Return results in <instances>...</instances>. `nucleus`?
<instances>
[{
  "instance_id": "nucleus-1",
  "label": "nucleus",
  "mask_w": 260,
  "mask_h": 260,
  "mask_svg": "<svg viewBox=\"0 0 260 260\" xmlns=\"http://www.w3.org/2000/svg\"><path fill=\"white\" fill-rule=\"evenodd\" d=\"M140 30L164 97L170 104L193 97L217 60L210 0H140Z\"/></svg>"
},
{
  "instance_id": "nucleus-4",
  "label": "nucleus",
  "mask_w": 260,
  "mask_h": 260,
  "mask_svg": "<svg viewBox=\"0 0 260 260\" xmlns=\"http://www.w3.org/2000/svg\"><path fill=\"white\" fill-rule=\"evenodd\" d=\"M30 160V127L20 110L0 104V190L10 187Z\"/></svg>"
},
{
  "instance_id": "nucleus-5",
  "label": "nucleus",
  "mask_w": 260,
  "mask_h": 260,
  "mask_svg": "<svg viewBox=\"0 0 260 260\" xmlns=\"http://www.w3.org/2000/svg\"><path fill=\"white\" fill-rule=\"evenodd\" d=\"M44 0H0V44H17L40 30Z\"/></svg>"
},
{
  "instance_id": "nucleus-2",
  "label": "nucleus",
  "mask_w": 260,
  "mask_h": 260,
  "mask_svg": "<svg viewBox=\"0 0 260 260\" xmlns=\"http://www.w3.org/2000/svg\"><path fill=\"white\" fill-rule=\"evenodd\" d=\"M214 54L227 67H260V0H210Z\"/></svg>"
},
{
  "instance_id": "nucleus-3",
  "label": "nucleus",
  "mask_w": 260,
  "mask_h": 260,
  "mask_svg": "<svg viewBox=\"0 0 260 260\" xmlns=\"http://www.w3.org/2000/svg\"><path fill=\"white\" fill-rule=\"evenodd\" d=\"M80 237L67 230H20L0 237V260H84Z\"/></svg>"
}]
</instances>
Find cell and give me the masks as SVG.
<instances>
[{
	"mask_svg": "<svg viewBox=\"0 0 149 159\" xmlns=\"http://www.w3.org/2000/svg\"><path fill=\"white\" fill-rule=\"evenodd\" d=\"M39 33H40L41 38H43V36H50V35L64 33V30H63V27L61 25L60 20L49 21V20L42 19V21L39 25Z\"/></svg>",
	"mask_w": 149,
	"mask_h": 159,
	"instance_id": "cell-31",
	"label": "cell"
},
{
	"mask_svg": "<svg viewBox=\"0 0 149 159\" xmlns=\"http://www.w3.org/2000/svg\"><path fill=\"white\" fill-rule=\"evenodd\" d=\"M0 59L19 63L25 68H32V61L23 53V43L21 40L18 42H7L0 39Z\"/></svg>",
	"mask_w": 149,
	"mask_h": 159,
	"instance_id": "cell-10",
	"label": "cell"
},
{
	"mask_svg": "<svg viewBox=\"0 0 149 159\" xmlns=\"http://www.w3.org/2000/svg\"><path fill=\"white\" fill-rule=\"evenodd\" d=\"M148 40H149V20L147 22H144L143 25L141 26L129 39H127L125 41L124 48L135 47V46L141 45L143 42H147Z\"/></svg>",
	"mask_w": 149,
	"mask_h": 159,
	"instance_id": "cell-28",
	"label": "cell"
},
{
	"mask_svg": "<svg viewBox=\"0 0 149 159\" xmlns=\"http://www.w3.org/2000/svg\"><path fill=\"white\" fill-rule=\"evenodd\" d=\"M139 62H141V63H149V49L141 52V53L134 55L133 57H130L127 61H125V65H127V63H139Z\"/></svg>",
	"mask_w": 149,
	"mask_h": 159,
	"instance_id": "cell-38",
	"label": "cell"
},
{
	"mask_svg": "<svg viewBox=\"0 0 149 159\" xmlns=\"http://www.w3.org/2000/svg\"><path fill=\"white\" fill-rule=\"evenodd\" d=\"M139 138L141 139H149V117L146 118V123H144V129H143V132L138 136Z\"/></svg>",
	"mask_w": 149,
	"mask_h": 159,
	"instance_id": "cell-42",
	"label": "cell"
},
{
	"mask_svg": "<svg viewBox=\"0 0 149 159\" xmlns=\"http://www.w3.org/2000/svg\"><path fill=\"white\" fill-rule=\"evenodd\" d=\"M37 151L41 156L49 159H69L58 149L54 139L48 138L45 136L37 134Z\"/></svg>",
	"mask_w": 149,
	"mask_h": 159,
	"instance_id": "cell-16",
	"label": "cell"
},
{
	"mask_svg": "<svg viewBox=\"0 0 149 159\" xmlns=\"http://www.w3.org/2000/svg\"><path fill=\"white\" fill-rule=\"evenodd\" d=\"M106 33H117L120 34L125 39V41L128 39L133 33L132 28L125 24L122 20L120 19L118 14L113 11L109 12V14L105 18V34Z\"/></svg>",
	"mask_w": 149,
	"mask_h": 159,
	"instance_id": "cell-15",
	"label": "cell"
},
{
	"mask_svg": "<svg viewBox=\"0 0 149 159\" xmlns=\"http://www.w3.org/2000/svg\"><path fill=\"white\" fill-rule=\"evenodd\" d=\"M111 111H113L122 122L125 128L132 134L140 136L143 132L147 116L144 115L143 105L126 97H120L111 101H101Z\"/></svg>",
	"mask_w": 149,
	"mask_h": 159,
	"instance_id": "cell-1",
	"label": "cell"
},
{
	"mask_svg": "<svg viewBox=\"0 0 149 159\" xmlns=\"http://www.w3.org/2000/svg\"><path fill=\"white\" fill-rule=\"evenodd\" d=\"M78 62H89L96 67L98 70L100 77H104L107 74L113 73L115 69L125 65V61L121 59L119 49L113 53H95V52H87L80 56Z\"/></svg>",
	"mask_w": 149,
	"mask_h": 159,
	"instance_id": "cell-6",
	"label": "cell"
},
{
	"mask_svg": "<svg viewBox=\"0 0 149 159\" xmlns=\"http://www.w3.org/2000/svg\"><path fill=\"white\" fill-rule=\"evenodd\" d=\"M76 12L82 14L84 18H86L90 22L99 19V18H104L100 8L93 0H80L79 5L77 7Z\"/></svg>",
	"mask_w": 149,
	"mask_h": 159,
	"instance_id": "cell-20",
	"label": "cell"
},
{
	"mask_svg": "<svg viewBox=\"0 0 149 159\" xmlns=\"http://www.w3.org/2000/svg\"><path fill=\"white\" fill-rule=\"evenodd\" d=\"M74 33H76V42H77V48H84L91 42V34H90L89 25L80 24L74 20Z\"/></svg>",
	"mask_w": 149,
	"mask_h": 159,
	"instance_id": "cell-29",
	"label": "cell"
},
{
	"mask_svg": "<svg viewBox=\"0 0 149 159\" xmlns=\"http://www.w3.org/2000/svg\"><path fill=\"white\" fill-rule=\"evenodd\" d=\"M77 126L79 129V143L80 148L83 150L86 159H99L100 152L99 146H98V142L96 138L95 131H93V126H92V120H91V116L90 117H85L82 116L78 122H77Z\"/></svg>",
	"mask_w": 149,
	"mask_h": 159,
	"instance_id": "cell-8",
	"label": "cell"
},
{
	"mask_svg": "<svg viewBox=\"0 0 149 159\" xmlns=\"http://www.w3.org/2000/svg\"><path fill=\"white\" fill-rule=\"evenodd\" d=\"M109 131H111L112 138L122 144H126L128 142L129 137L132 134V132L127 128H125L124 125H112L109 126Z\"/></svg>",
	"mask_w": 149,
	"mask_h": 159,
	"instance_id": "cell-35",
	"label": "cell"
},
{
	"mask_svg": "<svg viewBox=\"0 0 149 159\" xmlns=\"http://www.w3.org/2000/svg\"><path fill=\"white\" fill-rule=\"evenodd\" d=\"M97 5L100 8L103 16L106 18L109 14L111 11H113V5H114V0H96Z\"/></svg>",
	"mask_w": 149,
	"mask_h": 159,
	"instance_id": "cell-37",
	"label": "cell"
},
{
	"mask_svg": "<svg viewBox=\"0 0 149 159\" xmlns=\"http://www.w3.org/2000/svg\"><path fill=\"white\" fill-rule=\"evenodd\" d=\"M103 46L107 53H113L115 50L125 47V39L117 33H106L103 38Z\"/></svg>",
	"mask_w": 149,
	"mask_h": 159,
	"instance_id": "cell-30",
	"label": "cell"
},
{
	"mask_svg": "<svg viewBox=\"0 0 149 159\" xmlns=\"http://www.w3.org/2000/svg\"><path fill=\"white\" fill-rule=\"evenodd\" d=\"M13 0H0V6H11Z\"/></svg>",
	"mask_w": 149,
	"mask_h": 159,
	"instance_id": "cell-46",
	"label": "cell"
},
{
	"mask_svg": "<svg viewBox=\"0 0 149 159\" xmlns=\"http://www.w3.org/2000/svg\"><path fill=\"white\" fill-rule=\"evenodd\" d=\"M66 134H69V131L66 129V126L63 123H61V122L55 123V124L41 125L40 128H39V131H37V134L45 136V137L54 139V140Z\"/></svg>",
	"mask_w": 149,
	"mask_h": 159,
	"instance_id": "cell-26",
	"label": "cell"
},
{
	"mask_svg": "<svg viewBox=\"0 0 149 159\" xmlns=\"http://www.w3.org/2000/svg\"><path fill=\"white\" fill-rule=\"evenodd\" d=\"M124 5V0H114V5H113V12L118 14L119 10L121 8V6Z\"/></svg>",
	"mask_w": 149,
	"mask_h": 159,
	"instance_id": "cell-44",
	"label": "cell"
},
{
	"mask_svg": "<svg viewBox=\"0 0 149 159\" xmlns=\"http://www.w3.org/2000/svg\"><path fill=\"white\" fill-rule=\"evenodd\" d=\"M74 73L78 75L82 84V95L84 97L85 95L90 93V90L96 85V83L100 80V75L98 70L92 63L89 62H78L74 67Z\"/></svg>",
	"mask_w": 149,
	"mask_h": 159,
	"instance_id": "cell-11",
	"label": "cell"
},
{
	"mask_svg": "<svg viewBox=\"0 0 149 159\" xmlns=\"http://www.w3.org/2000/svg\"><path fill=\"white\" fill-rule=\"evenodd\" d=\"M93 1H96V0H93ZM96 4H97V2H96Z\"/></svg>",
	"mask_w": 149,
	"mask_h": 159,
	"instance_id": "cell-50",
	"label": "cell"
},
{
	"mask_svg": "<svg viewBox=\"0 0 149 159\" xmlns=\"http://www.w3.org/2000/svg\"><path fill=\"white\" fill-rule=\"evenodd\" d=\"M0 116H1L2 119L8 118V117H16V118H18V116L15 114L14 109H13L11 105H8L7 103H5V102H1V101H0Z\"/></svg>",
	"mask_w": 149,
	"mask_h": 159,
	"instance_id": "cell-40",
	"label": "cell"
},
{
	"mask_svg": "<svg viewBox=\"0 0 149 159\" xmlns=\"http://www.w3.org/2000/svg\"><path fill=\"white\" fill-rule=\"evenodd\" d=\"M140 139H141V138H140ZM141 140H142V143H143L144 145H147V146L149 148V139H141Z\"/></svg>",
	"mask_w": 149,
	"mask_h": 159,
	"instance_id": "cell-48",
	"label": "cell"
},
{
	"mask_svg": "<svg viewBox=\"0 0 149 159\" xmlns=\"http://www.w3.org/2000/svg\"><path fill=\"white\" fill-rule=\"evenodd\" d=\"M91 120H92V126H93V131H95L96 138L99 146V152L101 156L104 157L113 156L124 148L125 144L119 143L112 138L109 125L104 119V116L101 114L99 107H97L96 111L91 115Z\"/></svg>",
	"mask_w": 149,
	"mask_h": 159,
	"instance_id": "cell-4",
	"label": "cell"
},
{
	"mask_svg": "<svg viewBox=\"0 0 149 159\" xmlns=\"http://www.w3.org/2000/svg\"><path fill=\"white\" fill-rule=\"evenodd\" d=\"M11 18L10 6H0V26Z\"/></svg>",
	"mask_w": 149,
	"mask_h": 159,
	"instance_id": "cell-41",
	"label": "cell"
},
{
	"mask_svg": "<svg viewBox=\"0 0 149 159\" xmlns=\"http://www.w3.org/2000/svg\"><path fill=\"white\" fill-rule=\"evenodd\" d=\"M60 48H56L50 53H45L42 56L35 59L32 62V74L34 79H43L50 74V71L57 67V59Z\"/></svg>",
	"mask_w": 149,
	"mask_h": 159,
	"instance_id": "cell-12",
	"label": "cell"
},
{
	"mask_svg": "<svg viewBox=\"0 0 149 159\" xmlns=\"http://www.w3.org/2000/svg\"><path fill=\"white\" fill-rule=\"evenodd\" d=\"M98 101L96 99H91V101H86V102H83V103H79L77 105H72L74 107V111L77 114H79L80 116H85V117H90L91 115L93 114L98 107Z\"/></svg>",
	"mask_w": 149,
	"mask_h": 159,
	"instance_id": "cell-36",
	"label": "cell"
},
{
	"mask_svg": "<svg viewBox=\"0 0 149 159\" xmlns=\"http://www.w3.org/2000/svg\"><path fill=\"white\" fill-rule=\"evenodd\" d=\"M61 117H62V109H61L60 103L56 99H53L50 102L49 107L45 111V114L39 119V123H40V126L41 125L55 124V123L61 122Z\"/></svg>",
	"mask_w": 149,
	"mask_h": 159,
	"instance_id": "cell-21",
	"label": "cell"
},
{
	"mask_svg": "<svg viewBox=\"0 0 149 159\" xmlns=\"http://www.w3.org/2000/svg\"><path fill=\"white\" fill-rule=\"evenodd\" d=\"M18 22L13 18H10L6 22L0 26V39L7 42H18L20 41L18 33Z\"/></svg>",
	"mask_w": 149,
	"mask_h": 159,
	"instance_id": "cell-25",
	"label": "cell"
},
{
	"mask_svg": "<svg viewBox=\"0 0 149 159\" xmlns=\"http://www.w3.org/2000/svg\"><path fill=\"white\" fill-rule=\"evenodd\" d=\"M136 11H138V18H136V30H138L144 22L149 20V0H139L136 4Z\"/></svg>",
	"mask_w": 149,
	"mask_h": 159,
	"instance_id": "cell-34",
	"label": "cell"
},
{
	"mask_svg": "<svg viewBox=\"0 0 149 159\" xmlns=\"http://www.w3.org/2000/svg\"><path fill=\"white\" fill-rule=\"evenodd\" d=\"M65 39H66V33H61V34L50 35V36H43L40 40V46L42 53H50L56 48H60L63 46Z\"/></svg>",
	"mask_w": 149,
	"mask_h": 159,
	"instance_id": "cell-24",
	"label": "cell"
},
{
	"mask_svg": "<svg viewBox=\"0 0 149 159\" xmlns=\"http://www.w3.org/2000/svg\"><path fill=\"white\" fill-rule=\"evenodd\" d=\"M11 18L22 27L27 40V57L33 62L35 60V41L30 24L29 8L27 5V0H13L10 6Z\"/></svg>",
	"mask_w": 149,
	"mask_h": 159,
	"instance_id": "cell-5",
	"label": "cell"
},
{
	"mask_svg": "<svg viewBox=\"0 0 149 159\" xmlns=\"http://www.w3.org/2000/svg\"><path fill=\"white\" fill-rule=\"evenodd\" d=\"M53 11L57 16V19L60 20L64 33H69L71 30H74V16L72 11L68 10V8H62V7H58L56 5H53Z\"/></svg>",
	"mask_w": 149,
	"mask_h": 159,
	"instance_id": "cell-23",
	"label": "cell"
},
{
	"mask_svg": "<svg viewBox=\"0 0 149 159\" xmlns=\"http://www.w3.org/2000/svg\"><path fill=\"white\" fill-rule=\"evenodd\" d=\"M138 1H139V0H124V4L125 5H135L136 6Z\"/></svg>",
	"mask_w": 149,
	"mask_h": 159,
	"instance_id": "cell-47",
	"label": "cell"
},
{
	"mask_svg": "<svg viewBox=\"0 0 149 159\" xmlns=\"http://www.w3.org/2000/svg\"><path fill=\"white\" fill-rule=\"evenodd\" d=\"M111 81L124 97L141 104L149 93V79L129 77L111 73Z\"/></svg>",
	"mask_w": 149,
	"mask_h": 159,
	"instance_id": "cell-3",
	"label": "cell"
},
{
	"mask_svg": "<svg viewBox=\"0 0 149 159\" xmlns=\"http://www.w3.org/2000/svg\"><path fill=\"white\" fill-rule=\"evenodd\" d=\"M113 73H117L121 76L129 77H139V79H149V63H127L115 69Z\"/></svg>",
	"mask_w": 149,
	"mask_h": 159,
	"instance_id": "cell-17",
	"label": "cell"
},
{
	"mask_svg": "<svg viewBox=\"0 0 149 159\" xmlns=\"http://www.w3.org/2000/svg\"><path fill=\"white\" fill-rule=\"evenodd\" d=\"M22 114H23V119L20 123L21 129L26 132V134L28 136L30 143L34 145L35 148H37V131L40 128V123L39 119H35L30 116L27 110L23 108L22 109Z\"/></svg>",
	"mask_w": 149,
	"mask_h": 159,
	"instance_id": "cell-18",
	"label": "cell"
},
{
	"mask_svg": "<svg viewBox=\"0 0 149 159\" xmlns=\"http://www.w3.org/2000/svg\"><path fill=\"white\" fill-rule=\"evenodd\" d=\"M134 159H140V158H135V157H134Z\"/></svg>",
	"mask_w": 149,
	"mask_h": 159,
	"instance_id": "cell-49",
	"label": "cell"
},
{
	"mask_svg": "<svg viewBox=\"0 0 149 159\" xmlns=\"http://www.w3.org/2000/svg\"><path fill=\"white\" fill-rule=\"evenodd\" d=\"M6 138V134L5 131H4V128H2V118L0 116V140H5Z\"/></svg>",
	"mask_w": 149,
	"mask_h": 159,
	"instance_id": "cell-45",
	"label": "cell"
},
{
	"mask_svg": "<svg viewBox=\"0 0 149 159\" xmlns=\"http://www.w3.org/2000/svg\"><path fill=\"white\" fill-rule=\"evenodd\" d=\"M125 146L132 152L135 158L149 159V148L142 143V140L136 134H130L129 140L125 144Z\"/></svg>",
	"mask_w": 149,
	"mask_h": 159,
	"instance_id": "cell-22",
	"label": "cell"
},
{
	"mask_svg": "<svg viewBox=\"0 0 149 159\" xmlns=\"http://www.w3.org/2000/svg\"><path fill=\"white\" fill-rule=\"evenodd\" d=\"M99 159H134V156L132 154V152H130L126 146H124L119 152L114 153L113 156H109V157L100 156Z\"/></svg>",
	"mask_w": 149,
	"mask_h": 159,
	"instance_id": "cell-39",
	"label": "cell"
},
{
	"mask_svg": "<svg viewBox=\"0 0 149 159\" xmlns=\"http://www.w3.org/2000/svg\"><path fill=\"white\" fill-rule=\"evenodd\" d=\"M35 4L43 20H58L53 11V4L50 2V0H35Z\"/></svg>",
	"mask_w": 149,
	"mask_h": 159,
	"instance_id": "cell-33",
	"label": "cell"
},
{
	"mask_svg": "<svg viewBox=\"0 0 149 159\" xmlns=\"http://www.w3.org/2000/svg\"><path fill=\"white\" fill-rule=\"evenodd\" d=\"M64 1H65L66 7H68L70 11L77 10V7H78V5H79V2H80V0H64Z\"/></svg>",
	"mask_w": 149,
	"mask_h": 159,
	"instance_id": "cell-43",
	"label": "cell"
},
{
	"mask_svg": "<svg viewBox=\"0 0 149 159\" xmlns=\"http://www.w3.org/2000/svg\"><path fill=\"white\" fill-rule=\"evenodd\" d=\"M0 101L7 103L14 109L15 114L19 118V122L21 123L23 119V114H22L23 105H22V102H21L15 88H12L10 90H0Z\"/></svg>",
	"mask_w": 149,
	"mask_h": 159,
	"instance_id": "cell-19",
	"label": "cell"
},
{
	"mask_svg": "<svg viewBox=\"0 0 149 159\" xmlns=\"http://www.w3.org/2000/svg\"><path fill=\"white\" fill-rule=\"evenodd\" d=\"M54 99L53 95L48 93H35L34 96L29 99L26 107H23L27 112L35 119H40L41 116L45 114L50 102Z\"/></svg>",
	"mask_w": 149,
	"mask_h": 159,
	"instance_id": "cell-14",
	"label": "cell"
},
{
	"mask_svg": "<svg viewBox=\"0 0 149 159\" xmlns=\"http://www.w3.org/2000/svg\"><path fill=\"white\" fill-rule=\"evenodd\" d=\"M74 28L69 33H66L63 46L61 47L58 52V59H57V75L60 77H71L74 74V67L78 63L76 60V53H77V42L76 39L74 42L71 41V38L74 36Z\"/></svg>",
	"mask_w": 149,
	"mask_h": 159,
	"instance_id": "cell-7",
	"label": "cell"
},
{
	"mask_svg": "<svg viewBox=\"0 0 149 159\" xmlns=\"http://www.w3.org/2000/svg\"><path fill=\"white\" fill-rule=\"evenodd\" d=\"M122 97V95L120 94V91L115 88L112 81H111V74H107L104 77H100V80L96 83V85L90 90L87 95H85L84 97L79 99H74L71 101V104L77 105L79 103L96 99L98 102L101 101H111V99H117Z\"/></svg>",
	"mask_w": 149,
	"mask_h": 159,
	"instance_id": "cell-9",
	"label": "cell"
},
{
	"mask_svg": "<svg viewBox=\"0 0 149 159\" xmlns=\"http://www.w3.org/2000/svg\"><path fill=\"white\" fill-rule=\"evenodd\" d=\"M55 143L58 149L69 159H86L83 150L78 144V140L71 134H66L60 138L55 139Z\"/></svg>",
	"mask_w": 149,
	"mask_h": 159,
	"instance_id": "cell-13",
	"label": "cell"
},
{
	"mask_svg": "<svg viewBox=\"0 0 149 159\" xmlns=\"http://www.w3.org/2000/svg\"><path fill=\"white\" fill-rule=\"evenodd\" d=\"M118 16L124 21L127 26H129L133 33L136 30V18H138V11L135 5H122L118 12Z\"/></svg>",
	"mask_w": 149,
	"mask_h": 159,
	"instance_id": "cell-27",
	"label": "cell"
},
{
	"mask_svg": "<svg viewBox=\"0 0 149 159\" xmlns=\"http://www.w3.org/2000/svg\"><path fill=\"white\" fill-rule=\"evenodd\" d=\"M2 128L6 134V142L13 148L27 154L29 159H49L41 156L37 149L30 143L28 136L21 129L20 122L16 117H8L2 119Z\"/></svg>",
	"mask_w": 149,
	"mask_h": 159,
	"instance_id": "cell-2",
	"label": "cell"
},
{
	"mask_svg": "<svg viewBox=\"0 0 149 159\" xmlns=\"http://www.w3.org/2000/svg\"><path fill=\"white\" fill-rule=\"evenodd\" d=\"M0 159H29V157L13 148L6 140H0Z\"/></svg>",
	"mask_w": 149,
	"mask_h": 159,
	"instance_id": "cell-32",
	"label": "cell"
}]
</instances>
────────────────────
Short problem: Copy the entries above as a numbered list, one line per item and with blank lines left out. Start at the first line of the entries and stop after the line that contains "59L19 63L25 68H32V61L23".

Solution to the exercise:
1. Return results in <instances>...</instances>. `nucleus`?
2. <instances>
3. [{
4.   "instance_id": "nucleus-1",
5.   "label": "nucleus",
6.   "mask_w": 260,
7.   "mask_h": 260,
8.   "mask_svg": "<svg viewBox=\"0 0 260 260\" xmlns=\"http://www.w3.org/2000/svg\"><path fill=\"white\" fill-rule=\"evenodd\" d=\"M140 30L164 97L170 104L193 97L217 60L210 0H140Z\"/></svg>"
9. },
10. {
11.   "instance_id": "nucleus-4",
12.   "label": "nucleus",
13.   "mask_w": 260,
14.   "mask_h": 260,
15.   "mask_svg": "<svg viewBox=\"0 0 260 260\" xmlns=\"http://www.w3.org/2000/svg\"><path fill=\"white\" fill-rule=\"evenodd\" d=\"M30 160V127L20 110L0 104V190L10 187Z\"/></svg>"
16. },
17. {
18.   "instance_id": "nucleus-5",
19.   "label": "nucleus",
20.   "mask_w": 260,
21.   "mask_h": 260,
22.   "mask_svg": "<svg viewBox=\"0 0 260 260\" xmlns=\"http://www.w3.org/2000/svg\"><path fill=\"white\" fill-rule=\"evenodd\" d=\"M44 0H0V44H17L40 30Z\"/></svg>"
23. },
24. {
25.   "instance_id": "nucleus-2",
26.   "label": "nucleus",
27.   "mask_w": 260,
28.   "mask_h": 260,
29.   "mask_svg": "<svg viewBox=\"0 0 260 260\" xmlns=\"http://www.w3.org/2000/svg\"><path fill=\"white\" fill-rule=\"evenodd\" d=\"M214 54L227 67H260V0H210Z\"/></svg>"
30. },
31. {
32.   "instance_id": "nucleus-3",
33.   "label": "nucleus",
34.   "mask_w": 260,
35.   "mask_h": 260,
36.   "mask_svg": "<svg viewBox=\"0 0 260 260\" xmlns=\"http://www.w3.org/2000/svg\"><path fill=\"white\" fill-rule=\"evenodd\" d=\"M80 237L67 230H20L0 237V260H84Z\"/></svg>"
37. }]
38. </instances>
39. Find cell and give me the masks as SVG.
40. <instances>
41. [{
42. 	"mask_svg": "<svg viewBox=\"0 0 149 159\" xmlns=\"http://www.w3.org/2000/svg\"><path fill=\"white\" fill-rule=\"evenodd\" d=\"M39 33H40L41 38H43V36H50V35L64 33V30H63V27L61 25L60 20L49 21V20L42 19V21L39 25Z\"/></svg>",
43. 	"mask_w": 149,
44. 	"mask_h": 159,
45. 	"instance_id": "cell-31",
46. 	"label": "cell"
47. },
48. {
49. 	"mask_svg": "<svg viewBox=\"0 0 149 159\" xmlns=\"http://www.w3.org/2000/svg\"><path fill=\"white\" fill-rule=\"evenodd\" d=\"M0 59L19 63L25 68H32V61L23 53V43L21 40L18 42H7L0 39Z\"/></svg>",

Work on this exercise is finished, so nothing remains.